** Provided passage **
● ● ● ● ● ● ●
AK: When we’re at auctions, if we can find paintings that fall into the right style and they are by artists from the Midwest, we always prefer to buy those, because there’s a connection to here. Right now, we have a few things from the area. We have a really great painting by Rinaldo Paluzzi that was included in an Indianapolis Art Museum show in the 70s. We just recently bought an entire collection by an artist from Cincinnati, Carolyn R. Shine, who was a really prolific painter in the early 50s. She then became a curator with the art museum and just stopped working as a painter. She passed away at over 100 years old and all these amazing painting were found in her attic, so we bought a lot of them and have been getting them restored. We’re always just looking for period appropriate pieces that are from the area. Right now, we actually have a lot of paintings by female artists from the Midwest dating back to the 50s and 60s, which I think is kind of interesting. In fact, I would say that our art catalogue is at least 50 percent female artists and I am not sure why we’ve been able to acquire those in particular but it’s a neat thing.
EM: You recently opened up your first retail space, why now?
AS: We had been talking about it for a while, we sell mostly online, but with art it is difficult to ship. A lot of it is large and a lot of the painting that we would come across we would say to ourselves, “this would be amazing, but can we ship it?” That was always a problem for us. We’ve been talking about opening a physical location for a while and we had a place lined up in March ready to sign a lease, but then COVID happened, so we started wondering if people would even be buying anything online at that point. As we got used to this new normal, in July we decided that we could still open a physical space and feel safe and create something that we could use for people to come and see what we have. We get emails all the time from people asking to see what we have and before we’d have to say, “you can come to our house,” but some people are uncomfortable with that and especially now with a pandemic, so having a space where people can actually come in and have a look at things has been great.
AK: I think the other thing is, over the last couple of years we have gotten to know quite a few people who have galleries and high-end vintage shops around the Midwest and nothing quite like what we’re doing existed in Indianapolis. There are similar sorts of places in Chicago, Cincinnati, Lexington, Columbus and in Cleveland and I think there is a community of people here in Indianapolis that really appreciates great high-end mid-century design. And maybe before they would have to travel from Indianapolis to shop or to have this sense of community around this period of art and design. That’s partly what we wanted to create, because we’ve seen it in other places and we saw a need for it in Indianapolis and since it’s what we were already doing online, who better to connect with the community locally than us.
EM: For those who are not well versed in Mid-Century Modern art and design; or want to start learning more about the period, where do you recommend them starting?
AS: My favorite way to learn about the period, and sometimes you can find them online, is to find old design and decorator magazines. I just like looking at the advertisements. You can learn so much. You see how people decorate their houses. You see the designers who are popular. It’s a really fun resources just to look and see the different design trends of the period and it gives you a good idea of what was in and what was out back then.
EM: Finally, what do you anticipate the next big trend in the industry being?
AK: I think the thing we are actively looking for because we are seeing prices going up and up is stuff from the 80s. In terms of art and really in terms of furniture and décor, that Memphis style, bright colored, 80s stuff right now. The thing is, it’s really difficult to find at any price, because so much of it was made with really poor materials, so it just didn’t last. We think that it’s becoming very popular though and we’re looking for wherever we can find it.
● ● ● ● ● ● ●
** Source information **
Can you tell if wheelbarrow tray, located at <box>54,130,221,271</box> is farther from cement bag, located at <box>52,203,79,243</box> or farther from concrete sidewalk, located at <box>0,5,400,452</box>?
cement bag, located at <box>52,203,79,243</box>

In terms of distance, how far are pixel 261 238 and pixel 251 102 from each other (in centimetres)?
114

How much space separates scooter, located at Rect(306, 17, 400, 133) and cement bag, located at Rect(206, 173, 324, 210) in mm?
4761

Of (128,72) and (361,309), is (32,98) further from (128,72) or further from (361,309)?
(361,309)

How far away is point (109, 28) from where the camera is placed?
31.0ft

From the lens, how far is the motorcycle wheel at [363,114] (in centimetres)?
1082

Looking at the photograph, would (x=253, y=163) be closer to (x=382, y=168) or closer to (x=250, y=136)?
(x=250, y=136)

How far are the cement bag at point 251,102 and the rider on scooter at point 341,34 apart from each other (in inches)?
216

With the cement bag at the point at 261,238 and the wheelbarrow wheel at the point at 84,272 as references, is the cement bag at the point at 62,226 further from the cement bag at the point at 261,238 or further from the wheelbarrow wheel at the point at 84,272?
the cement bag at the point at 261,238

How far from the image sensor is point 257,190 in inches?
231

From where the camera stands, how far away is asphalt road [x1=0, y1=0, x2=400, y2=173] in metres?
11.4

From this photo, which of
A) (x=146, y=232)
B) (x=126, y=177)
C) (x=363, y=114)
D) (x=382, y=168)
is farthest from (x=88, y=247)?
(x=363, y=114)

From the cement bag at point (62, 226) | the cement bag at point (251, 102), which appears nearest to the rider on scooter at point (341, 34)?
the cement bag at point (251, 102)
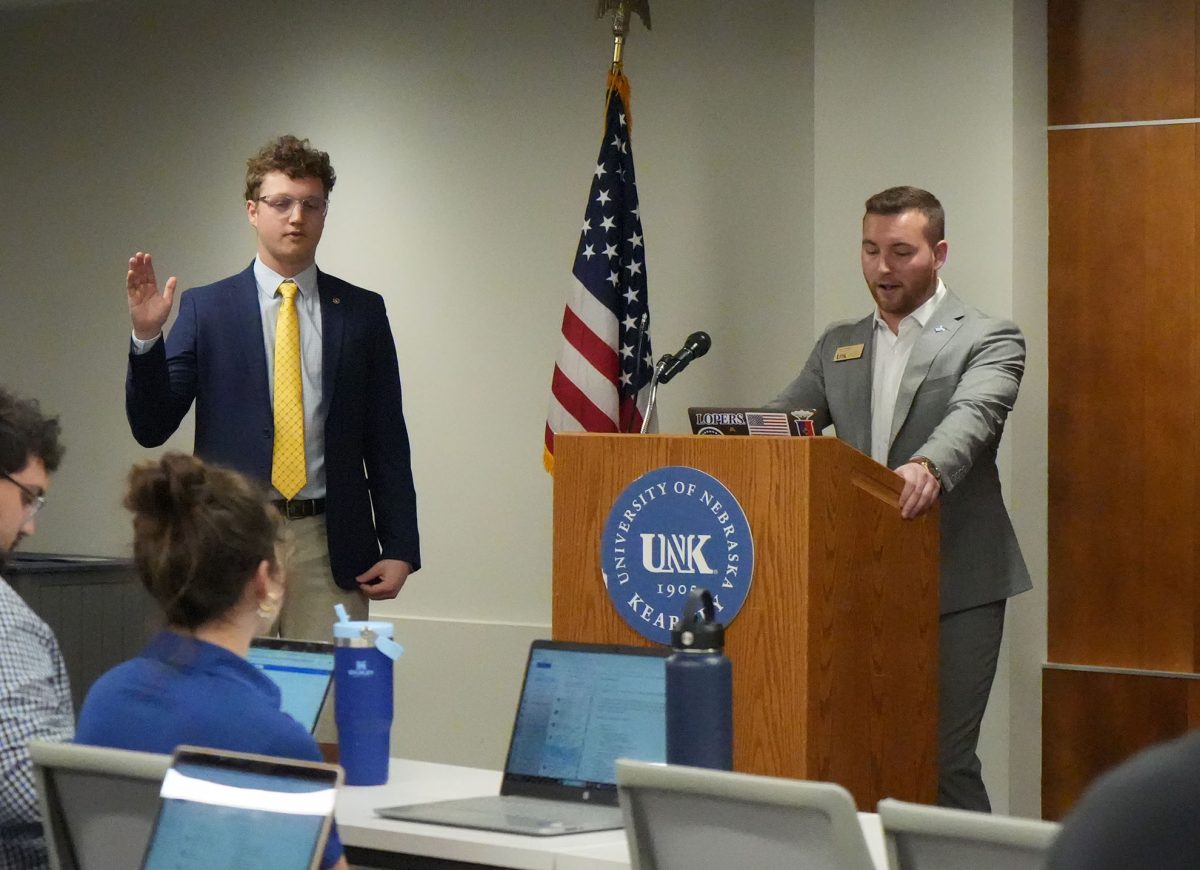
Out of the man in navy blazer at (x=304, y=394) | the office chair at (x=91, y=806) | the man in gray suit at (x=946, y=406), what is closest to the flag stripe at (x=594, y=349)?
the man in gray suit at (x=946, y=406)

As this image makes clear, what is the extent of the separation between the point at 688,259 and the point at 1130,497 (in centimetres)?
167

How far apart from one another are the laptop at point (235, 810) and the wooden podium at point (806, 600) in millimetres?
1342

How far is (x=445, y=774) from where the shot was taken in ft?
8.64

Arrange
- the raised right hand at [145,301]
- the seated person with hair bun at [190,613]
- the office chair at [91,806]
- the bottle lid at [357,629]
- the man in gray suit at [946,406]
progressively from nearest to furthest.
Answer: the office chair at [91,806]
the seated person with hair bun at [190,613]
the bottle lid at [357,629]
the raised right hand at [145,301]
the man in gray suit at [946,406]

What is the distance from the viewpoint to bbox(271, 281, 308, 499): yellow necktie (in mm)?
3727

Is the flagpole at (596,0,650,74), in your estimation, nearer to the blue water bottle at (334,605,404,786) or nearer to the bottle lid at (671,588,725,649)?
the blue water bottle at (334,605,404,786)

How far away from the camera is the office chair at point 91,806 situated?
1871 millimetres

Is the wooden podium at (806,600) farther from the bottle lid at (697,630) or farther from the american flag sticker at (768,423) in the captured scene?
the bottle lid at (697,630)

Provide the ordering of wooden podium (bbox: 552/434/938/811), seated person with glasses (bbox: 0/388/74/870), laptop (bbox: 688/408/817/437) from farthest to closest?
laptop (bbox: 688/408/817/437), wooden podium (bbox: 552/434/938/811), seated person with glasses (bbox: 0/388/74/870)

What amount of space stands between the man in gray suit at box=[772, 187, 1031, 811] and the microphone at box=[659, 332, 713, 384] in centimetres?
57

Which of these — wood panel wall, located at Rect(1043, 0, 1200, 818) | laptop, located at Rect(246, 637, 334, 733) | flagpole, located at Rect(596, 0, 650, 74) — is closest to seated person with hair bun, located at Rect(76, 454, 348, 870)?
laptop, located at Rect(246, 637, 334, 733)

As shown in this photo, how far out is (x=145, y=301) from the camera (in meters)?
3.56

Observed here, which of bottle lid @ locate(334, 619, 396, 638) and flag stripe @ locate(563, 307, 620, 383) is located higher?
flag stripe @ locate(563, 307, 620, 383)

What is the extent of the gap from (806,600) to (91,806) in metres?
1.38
● ● ● ● ● ● ●
** What the exercise asks **
In the interview about the mid-century art and design shop, which city was the painter Carolyn R. Shine from?

** Response to this exercise **
Cincinnati